MLP-HAR: Boosting Performance and Efficiency of HAR Models on Edge Devices with Purely Fully Connected Layers

Neural network models have demonstrated exceptional performance in wearable human activity recognition (HAR) tasks. However, the increasing size or complexity of HAR models significantly impacts their deployment on wearable devices with limited computational power. In this study, we introduce a novel HAR model architecture named Multi-Layer Perceptron-HAR (MLP-HAR), which contains solely fully connected layers. This model is specifically designed to address the unique characteristics of HAR tasks, such as multi-modality interaction and global temporal information. The MLP-HAR model employs fully connected layers that alternately operate along the modality and temporal dimensions, enabling multiple fusions of information across these dimensions.
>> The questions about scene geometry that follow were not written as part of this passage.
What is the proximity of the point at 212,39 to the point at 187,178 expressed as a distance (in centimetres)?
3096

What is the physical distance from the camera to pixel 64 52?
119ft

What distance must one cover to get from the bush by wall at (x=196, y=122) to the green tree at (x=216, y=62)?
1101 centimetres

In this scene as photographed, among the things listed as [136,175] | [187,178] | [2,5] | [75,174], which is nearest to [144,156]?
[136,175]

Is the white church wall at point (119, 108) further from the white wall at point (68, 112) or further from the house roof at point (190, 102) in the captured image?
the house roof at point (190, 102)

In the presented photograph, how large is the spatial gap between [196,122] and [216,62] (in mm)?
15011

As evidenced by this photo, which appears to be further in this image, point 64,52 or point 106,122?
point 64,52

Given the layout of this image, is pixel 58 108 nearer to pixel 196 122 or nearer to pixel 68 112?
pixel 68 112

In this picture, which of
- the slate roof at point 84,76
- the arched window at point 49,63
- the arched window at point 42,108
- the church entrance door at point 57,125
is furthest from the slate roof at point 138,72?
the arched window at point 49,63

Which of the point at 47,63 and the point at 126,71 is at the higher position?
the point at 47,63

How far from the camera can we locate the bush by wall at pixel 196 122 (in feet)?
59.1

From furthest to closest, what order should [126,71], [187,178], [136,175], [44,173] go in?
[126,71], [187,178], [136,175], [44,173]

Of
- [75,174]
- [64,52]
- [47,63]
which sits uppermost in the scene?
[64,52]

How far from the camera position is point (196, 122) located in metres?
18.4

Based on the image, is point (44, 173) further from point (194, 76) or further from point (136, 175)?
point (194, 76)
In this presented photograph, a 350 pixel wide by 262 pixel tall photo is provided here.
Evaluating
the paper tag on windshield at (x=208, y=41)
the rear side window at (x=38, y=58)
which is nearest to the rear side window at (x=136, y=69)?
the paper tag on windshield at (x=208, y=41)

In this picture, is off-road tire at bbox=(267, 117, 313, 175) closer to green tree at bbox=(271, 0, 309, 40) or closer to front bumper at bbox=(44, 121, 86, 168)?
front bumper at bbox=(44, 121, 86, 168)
Our proposed model demonstrates comparable performance with other state-of-the-art HAR models on six open-source datasets, while utilizing significantly fewer learnable parameters and exhibiting lower model complexity. Specifically, the complexity of our model is at least ten times smaller than that of the TinyHAR model and several hundred times smaller than the benchmark model DeepConvLSTM. Additionally, due to its purely fully connected layer-based architecture, MLP-HAR offers the advantage of ease of deployment. To substantiate these claims, we report the inference time performance of MLP-HAR on the Samsung Galaxy Watch 5 PRO and the Arduino Portenta H7 LITE, comparing it against other state-of-the-art HAR models.